Render the listing lines as a JSON array of strings, one string per line, starting at the line that contains "Which subject is" and ending after the line that contains "Answer: 7.50". Leave out any blank lines.

== Given data

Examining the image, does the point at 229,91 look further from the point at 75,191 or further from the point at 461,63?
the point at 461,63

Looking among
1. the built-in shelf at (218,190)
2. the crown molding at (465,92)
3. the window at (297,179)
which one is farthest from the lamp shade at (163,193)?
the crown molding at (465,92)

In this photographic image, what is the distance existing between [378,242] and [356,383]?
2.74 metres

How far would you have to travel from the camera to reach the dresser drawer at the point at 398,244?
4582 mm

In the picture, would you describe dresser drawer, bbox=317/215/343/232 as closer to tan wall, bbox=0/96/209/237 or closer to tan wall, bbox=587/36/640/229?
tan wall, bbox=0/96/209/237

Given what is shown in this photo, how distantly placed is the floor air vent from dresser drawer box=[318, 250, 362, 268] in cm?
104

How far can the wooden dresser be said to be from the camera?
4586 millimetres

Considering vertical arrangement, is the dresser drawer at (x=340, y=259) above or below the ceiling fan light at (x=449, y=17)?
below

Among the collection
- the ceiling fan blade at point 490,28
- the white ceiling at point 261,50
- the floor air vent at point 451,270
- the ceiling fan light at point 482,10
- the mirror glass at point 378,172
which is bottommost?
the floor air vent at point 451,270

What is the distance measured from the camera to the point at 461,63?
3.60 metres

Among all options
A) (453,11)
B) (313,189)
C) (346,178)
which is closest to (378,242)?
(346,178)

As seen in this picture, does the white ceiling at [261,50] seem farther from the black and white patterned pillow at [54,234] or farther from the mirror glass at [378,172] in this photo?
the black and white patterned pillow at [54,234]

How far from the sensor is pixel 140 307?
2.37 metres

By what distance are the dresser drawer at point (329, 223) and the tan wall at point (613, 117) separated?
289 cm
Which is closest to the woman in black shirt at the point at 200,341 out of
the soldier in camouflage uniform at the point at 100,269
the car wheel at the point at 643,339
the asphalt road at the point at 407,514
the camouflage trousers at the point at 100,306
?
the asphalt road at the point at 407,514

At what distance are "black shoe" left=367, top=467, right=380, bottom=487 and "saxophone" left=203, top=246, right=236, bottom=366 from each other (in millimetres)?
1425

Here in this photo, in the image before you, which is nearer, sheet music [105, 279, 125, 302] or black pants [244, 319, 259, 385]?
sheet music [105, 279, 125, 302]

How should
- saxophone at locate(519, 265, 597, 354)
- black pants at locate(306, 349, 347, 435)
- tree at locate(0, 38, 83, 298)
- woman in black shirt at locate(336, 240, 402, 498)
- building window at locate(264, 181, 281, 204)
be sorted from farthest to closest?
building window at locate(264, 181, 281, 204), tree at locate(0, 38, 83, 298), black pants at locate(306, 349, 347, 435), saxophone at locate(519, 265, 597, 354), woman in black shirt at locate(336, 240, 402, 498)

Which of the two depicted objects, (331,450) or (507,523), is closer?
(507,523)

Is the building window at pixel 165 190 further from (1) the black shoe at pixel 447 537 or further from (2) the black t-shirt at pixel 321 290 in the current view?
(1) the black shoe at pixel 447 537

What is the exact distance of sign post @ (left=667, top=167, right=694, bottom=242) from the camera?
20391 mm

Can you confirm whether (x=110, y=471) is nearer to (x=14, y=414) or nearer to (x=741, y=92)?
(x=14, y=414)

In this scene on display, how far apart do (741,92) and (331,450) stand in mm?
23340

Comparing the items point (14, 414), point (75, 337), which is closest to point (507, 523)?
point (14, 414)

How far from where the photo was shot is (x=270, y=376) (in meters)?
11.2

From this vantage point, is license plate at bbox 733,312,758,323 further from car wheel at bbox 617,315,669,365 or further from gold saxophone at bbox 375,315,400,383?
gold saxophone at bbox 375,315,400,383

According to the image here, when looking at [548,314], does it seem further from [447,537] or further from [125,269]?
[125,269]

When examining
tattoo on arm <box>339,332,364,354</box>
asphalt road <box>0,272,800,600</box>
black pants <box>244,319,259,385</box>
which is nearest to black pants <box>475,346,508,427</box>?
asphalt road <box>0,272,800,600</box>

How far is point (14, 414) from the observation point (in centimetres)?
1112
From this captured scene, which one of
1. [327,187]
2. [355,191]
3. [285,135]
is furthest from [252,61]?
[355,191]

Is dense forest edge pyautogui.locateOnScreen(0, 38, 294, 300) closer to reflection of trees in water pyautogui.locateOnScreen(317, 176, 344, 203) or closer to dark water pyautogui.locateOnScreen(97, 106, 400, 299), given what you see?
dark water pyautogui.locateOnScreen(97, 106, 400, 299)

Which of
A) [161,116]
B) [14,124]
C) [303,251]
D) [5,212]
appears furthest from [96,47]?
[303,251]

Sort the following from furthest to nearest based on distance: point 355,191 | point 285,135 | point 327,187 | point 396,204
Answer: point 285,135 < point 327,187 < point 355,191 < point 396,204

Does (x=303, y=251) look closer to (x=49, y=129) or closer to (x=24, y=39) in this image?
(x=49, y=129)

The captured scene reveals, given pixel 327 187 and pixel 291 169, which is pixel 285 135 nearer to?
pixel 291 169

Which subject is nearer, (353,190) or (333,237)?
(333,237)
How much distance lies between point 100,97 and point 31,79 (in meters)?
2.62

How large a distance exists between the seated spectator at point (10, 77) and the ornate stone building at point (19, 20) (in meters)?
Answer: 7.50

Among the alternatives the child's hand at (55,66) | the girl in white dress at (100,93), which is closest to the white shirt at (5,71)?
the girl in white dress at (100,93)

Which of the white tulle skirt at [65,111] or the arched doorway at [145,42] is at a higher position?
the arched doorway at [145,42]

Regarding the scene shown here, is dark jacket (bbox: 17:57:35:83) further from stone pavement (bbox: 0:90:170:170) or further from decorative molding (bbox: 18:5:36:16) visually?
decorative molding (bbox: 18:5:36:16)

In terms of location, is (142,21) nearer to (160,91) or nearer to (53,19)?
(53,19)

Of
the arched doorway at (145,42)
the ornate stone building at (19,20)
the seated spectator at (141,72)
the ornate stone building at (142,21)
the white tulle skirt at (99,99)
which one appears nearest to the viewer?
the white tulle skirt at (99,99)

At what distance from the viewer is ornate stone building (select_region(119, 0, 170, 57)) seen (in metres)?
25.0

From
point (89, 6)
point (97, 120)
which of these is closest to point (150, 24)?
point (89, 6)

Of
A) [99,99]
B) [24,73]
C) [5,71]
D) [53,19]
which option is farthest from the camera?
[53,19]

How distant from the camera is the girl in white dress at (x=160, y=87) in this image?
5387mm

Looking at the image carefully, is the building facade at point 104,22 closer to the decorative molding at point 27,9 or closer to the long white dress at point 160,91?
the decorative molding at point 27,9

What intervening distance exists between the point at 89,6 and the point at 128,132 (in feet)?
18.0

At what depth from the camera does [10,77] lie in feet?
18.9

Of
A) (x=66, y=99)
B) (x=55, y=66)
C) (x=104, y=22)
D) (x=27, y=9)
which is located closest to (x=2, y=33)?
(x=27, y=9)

====
== Given data

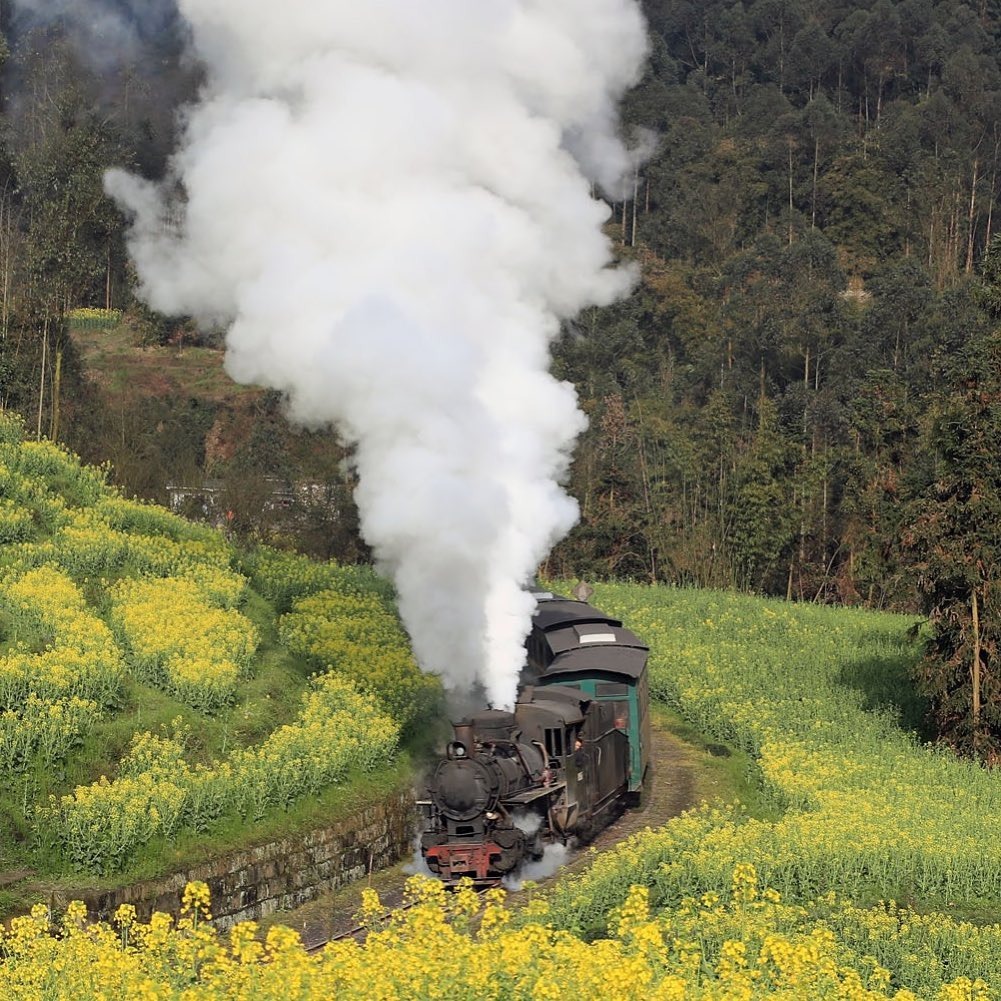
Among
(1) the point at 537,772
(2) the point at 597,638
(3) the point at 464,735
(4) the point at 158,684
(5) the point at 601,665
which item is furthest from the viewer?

====

Exercise output:
[
  "Which subject is nearer, (353,190) or (333,237)?",
  "(333,237)",
  "How much distance lies between point 100,97 and point 31,79 (in meters)?",
  "2.62",
  "How large a distance exists between the seated spectator at point (10, 77) and the ornate stone building at point (19, 20) (in meters)?",
  "Answer: 7.50"
]